Look down the "N" column for "34" and intersect that row with the column labelled $5$. You now know that $\log 3.45 = 0.5378$. Hence $$\log 345 = 2.5378$$

Similarly $\log 5.82= 0.7649$. In scientific notation, $0.0582 = 5.82 \times 10^{-2}$. For better or for worse, negative logarithms were avoided. Hence we wrote $$\log 0.0582 = 8.7649 - 10$$

No, really!. Adding the logarithms, we get

\begin{array}{rrrr} 2.5378 \\ + 8.7649 & - 10 \\ \hline 11.3027 &- 10 \end{array}

Which simplifies to $$\log(345 \times 0.0582) = 1.3027$$

As most always happens, $3027$ is not in the table. We will need to do some linear interpolation.

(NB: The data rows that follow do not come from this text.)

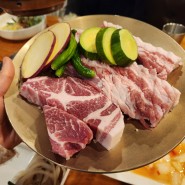 부산 연산동맛집 숙성 고기를 맛볼 수 있는 고기와집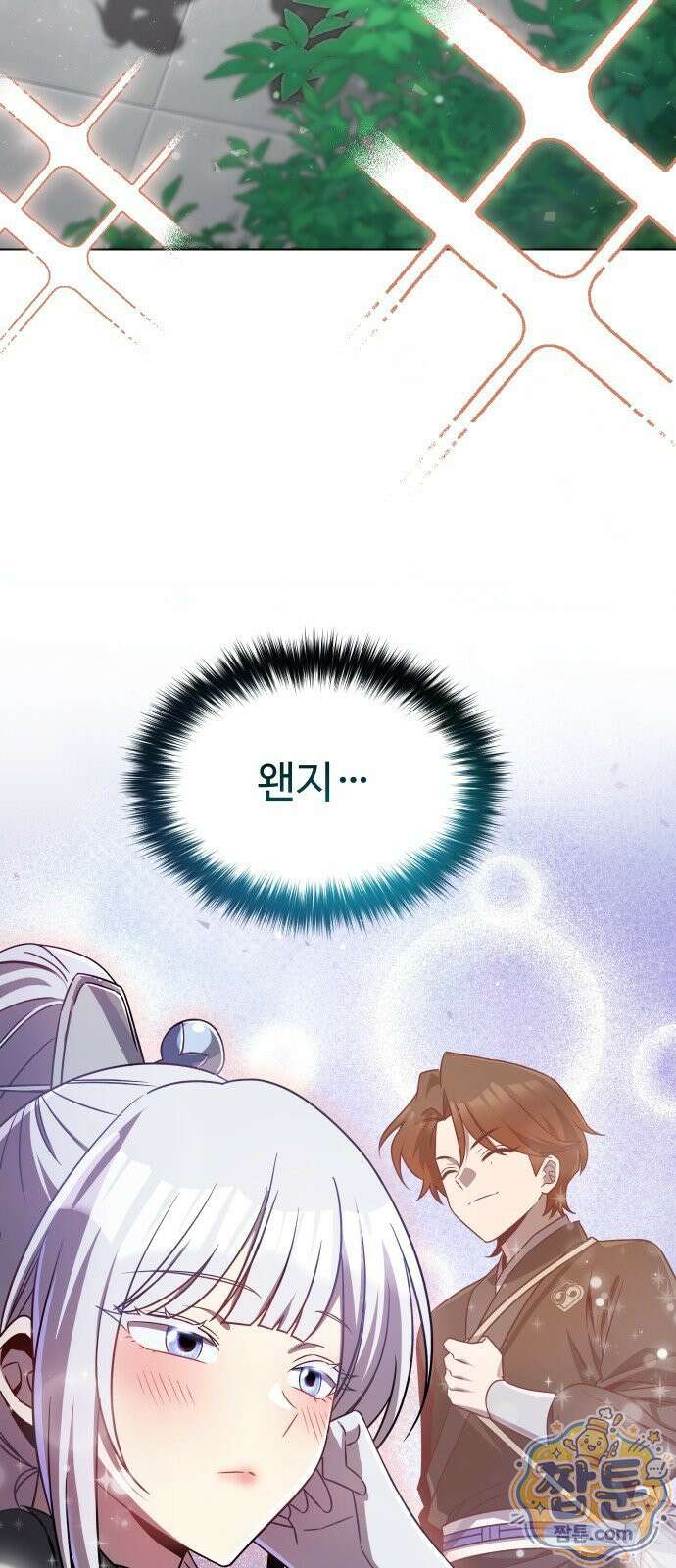 2회차 환관이 남성을 되찾음 88화 19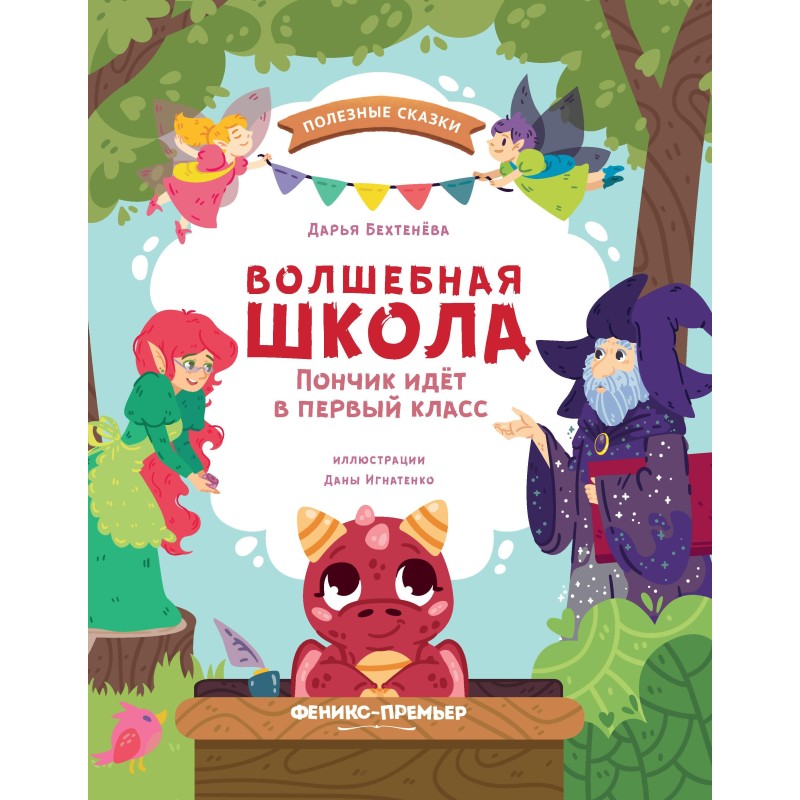 Волшебная школа. Пончик идет в первый класс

We make the following table

\begin{array}{|c|c|} \hline 2.000 & .3010 \\ x & .3027 \\ 2.010 & .3032 \\ \hline \end{array}

Ignoring the decimal points and superfluous digits, we compute

\begin{align} \dfrac{x-00}{10-00} &= \dfrac{27-10}{32-10} \\ \dfrac{x}{10} &= \dfrac{17}{22} \\ x &= \dfrac{170}{22} \\ x &= 8 \end{align}

Hence $$\log 2.008 = .3027$$

We conclude $$345 \times 0.0582 = 20.08$$

In fact, $345 \times 0.0582 = 20.079$.